For the overall benefit of the global blockchain and crypto community, collaboration instead of competition is key to survival. In comparison to CBDC, digital asset exchanges thrive on funds acquired from investors. Hence a security blanket for their invested capital improves their confidence making room for more potential future investments.
A proper detailed action plan involving multiple crypto exchanges will entail several steps and action plans. The peer-to-peer exchange operates on the basis of demand and supply. From a general perspective, the foundational aspects of business operations hold good in cryptocurrency exchanges too. The notable ones include:
Crypto exchanges can pledge to not allow transactions with shady ends to pass through. Illegal money laundering, and cybercriminal activities through crypto transactions are the main negative points raised by the naysayers. It is ironic considering crypto transactions constitute less than 1% of global money laundering activities.

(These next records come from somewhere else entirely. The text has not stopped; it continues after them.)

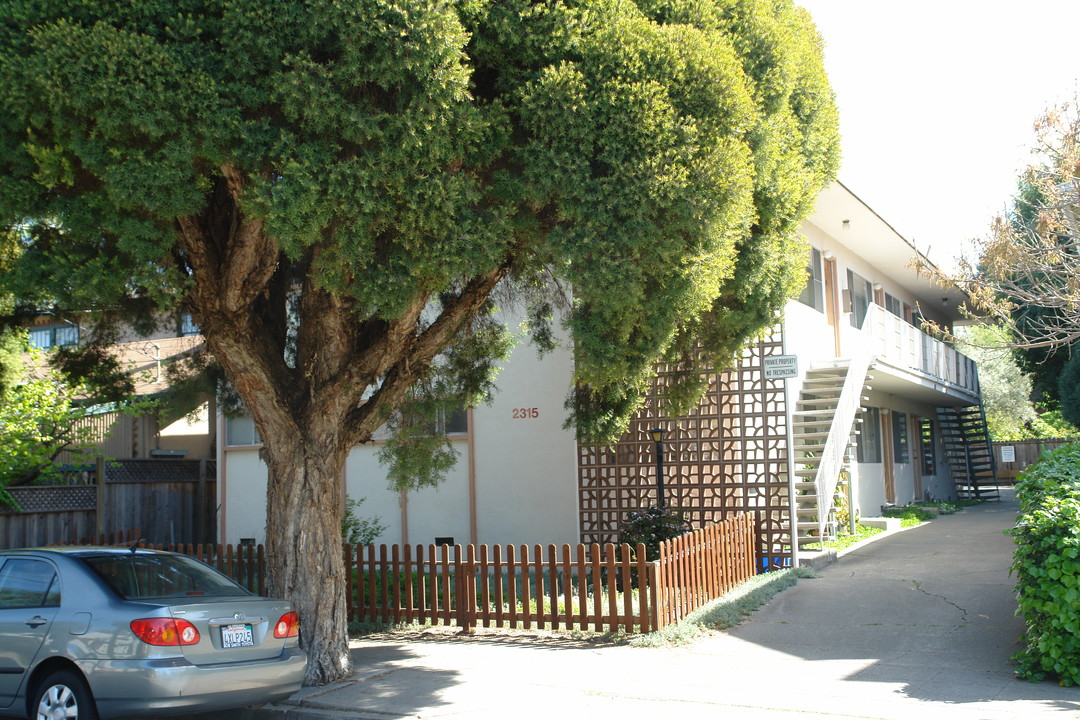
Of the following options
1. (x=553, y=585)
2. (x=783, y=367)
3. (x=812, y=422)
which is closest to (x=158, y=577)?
(x=553, y=585)

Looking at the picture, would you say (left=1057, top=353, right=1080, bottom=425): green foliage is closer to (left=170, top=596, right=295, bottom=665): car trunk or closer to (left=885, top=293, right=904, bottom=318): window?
(left=885, top=293, right=904, bottom=318): window

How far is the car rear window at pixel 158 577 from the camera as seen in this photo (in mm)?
6766

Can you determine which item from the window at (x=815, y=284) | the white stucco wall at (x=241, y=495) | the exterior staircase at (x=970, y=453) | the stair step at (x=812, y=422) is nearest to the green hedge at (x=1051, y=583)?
the stair step at (x=812, y=422)

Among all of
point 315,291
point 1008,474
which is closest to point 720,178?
point 315,291

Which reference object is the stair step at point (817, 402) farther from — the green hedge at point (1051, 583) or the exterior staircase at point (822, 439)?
the green hedge at point (1051, 583)

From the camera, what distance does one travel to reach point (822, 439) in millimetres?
15898

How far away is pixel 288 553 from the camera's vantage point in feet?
27.7

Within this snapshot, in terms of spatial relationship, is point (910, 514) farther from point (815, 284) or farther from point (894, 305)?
point (894, 305)

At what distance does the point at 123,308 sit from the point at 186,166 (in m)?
3.34

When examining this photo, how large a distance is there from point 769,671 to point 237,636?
4639mm

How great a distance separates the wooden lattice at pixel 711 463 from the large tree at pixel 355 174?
18.2 ft

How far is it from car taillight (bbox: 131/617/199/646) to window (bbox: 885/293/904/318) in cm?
2273

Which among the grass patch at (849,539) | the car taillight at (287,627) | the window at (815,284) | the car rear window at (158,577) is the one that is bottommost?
the grass patch at (849,539)

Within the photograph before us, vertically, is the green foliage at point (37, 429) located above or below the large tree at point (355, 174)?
below
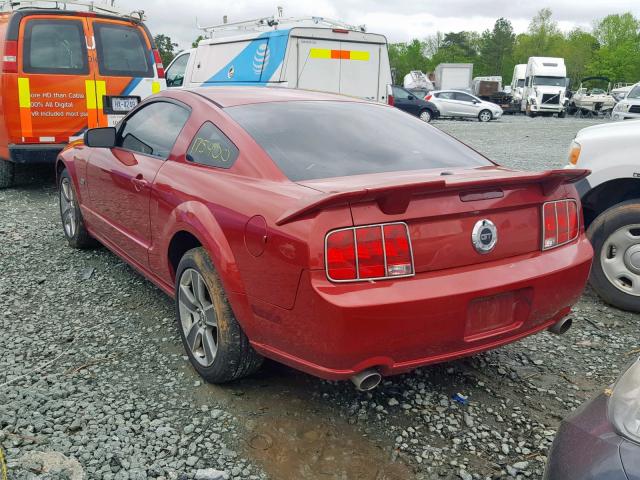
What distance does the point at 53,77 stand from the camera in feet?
24.0

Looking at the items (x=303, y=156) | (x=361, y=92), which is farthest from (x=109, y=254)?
(x=361, y=92)

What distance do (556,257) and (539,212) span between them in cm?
24

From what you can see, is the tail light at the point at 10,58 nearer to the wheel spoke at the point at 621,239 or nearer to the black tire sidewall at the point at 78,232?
the black tire sidewall at the point at 78,232

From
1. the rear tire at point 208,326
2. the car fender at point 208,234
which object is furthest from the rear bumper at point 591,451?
the rear tire at point 208,326

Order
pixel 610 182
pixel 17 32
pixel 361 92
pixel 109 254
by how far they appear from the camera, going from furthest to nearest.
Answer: pixel 361 92, pixel 17 32, pixel 109 254, pixel 610 182

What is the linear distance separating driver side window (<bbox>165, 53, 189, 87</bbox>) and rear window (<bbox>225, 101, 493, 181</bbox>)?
11625 millimetres

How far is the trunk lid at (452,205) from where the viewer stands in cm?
240

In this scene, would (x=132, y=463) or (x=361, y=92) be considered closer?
(x=132, y=463)

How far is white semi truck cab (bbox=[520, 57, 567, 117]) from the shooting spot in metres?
32.8

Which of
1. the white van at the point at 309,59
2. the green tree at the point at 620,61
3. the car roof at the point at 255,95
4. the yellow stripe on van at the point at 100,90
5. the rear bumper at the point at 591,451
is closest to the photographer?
the rear bumper at the point at 591,451

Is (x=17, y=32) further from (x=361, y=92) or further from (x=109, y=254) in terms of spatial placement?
(x=361, y=92)

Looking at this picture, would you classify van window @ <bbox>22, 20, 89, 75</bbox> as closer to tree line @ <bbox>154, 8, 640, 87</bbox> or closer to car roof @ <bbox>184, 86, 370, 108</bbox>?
car roof @ <bbox>184, 86, 370, 108</bbox>

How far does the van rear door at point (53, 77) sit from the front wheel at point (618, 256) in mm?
6141

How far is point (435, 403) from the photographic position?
3039 mm
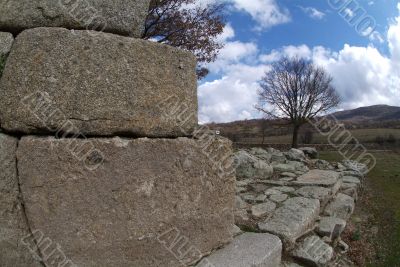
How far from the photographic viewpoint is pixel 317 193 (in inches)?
267

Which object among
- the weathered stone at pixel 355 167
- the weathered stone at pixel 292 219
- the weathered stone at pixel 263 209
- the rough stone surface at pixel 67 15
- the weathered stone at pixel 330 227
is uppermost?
the rough stone surface at pixel 67 15

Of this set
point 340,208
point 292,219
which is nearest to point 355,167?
point 340,208

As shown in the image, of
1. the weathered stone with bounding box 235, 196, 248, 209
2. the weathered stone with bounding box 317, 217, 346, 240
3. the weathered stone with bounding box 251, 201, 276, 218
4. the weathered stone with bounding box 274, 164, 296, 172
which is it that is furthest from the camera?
the weathered stone with bounding box 274, 164, 296, 172

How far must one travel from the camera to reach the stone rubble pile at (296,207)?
465 centimetres

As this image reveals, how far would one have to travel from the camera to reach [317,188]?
7207 millimetres

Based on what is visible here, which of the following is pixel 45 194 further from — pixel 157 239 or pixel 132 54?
pixel 132 54

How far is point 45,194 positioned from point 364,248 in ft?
16.0

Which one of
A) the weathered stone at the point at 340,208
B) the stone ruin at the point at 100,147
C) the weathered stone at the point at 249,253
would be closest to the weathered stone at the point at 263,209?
the weathered stone at the point at 249,253

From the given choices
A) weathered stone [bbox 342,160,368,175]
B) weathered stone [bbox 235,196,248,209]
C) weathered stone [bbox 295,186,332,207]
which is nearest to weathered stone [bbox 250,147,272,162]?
weathered stone [bbox 342,160,368,175]

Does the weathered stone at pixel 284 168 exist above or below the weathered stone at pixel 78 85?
below

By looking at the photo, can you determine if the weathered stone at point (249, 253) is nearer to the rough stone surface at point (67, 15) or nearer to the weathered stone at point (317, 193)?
the rough stone surface at point (67, 15)

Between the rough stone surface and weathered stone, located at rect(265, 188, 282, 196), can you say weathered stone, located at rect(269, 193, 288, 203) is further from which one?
the rough stone surface

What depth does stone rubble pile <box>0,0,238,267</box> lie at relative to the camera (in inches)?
116

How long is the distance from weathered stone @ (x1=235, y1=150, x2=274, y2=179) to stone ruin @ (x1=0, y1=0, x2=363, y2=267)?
4.46 metres
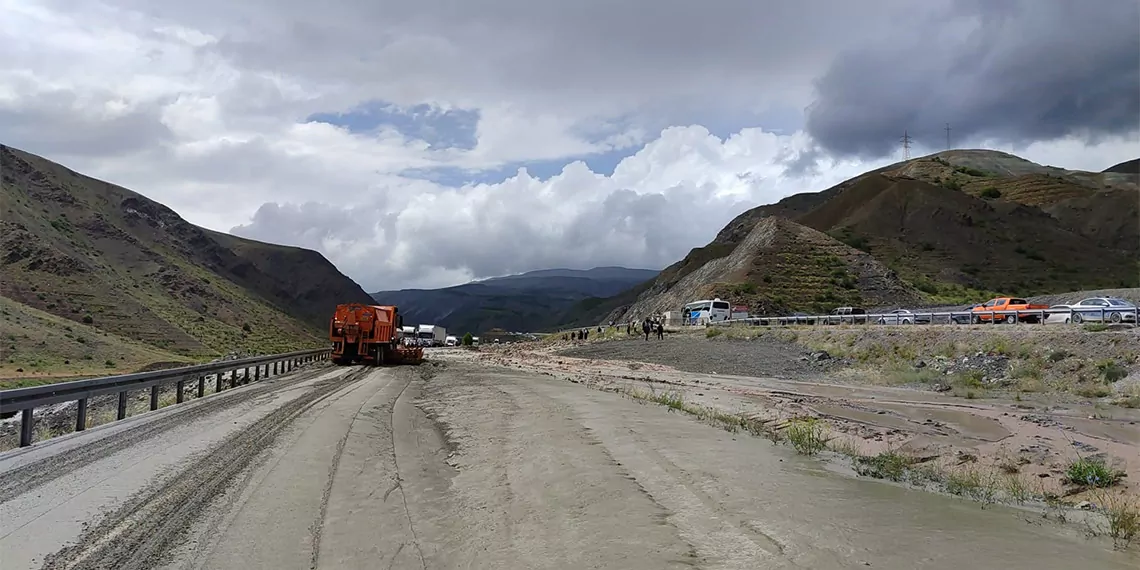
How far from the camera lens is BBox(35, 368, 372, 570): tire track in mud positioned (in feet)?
18.9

A united stand will strengthen the notion further reflecting the crypto community’s stand towards trust and transparency.
There are instances of cryptocurrency exchanges helping law enforcement in retrieving stolen by hacking or ransomware activities. They have also been helpful in apprehending criminals. Contrary to popular opinion, transactions through blockchain networks are easily traceable and visible. Notable examples include the arrest of FANCYCAT, a Ukrainian ransomware group, and retrieval of ransom from DarkSide, a Russian cybercrime group behind the Colonel Pipeline attack.
Also Read: The Benefits of Blockchain Implementation in Cybersecurity
A kill or be killed mentality is perceived as an essential attribute in the world of competitive business. However, assisting each other in times of need(say crash, or lack of commodities or traders) helps in the overall sustenance of the crypto ecosystem. With powerful outside forces waiting for your fall, a united stand is much better than letting others take the fall.
The entire financial world is keeping a keen eye on blockchain and cryptocurrencies. It is indeed mesmerizing to watch an innovation revolutionize the entire world in less than 12 years. Cryptocurrency exchanges are the prime contributors to increased crypto adoption. Competition with each other will only lead to a downfall. With the imminent global CBDC rush arriving within a few years, it is crucial to understand that unity is the key to weathering past the storm.